The literal name is retrieved directly. The OPTIONAL block handles the foreign key: the value “100” is extracted from the parent subject IRI sport_100 via STRAFTER. Since Demi Moore has no practises triple, the ?Sport variable remains unbound, which the algorithm writes back as NULL.

R2RML allows assigning generated triples to named graphs through rr:graphMap, which can use the same constant, reference, and template types as other term maps. A constant graph map (e.g., rr:graph ex:PersonGraph) does not reference any column and has no effect on reconstruction: the triples are simply retrieved from the named graph. A template or reference graph map encodes column values in the graph IRI. When these columns also appear in other term maps (subject, predicate, or object), the algorithm recovers them from there without additional extraction. When a column is referenced exclusively by the graph map, the algorithm wraps the triple patterns in a GRAPH ?g { ... } clause and applies the same STRAFTER/STRBEFORE extraction to the graph variable.

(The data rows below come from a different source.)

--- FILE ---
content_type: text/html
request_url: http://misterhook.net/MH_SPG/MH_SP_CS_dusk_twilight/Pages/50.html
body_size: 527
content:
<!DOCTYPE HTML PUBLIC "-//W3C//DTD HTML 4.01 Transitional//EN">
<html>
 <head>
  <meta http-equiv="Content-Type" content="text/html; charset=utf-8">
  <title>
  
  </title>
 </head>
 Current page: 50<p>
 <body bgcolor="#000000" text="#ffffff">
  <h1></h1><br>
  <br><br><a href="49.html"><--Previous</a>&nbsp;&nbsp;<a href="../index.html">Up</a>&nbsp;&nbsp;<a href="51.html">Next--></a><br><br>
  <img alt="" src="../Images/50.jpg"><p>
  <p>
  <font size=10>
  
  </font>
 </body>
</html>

Once the SPARQL query returns results, the algorithm passes the resulting data through two optional refinement steps: schema type application (casting columns to their original SQL types when a database schema is available) and column ordering (matching the original column sequence). The data is then written out as SQL statements (CREATE TABLE + INSERT) that recreate the original tables.